AUGUSTA (AP) – Public health interests prevailed over warnings that personal freedoms are being eroded as the Maine House gave its final approval to a bill to ban smoking in bars and taverns.

Representatives’ 95-47 enactment vote sent the measure to the Senate and put Maine a step closer to joining California and Delaware in imposing statewide bans on smoking in bars. New York’s ban starts in July, and Connecticut’s newly enacted ban on smoking in bars takes effect next April.

“We’re tired of working in an environment that is not safe or healthy,” said Rep. Leila Percy, a Phippsburg Democrat who works as a singer and bandleader in the haze of clubs that serve alcohol.

Rep. Roger Landry said that after his decade-long battle against cancer, he puts health concerns over personal freedoms cited by the bill’s opponents.

“I don’t think we’re chipping away at people’s rights as much as steering them toward a more healthy lifestyle,” said the Sanford Democrat.

And Rep. Thomas Shields, a retired surgeon, said smokers are still free to puff away, but whether they should do it around others is a different issue.

“This bill is about protection of other people,” said the Auburn Republican.

Opponents of the ban said more is at stake than personal freedoms.

Rep. Joshua Tardy, R-Newport, said a tavern owner to whom he rents living space fears a 30 percent loss of business when his patrons leave for a private club where they can smoke while they drink.

“It’s going to shut that business down,” said Tardy. “It’s going to put my tenant out of business.”

Rep. Matthew Dunlap, D-Old Town, said some eateries in his part of the state have shut down not so much because they lost business under Maine’s 1999 ban on smoking in restaurants, but because the owners became exasperated over the stream of mandates from Augusta.

Several other states have also banned smoking in restaurants.

Dunlap also found lawmakers’ professed concern over bar employees’ health “absolutely hilarious.” As a bartender, Dunlap said he finds that his low pay, bad working hours, threats from customers and abuse from angry table servers are more hazardous than secondhand smoke.

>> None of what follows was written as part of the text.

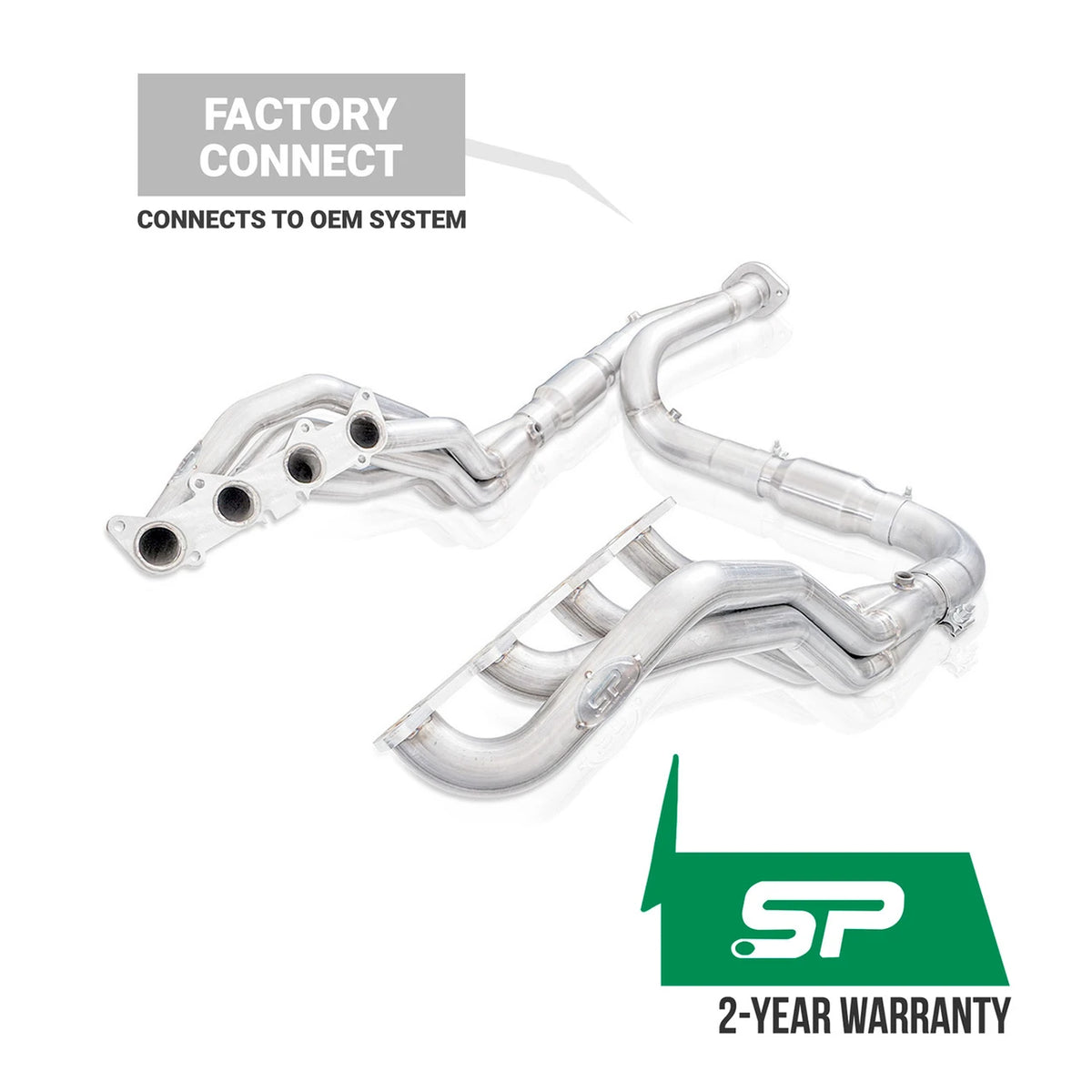 Stainless Works - 2015-20 F-150 5.0L Stainless Power Header Kit Factory Connect - SFT18HCATY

“Never once did I consider smoking in the top ten,” said Dunlap.

Rep. Maitland Richardson said he’s received a stack of e-mails from constituents who feel disenfranchised as they see their personal freedoms being taken away one by one.

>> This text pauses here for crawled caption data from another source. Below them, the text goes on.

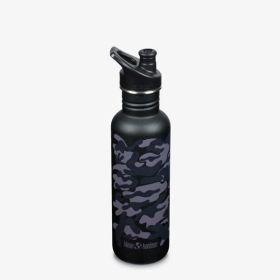 Klean Kanteen 27 Oz Classic Sport Top Black Camo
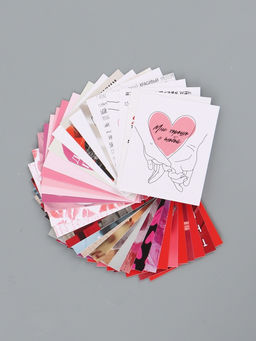 Открытки мини «Любовь», набор 35 шт., 8×9.5 см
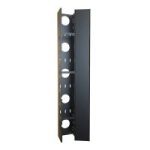 24U Rack Basics Vertical cable manager with hinged door and swing-away stabilizer. - Vertical Cable Manager with Door for Open Frame Racks (RB-VCM Series)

“Let’s think in terms of what we’re doing to individual choice,” said the Skowhegan Republican, noting that he long ago gave up smoking.

Another opponent, Fryeburg Republican Rep. Kevin Muse, used the words of a bar waitress to underscore his case: “I sling beer and chicken wings to feed two kids,” Muse quoted the woman as saying. “You guys on the hill better leave us alone.”

The bill that passed Tuesday also bans smoking in pool halls, but allows smoking in designated areas of off-track betting facilities.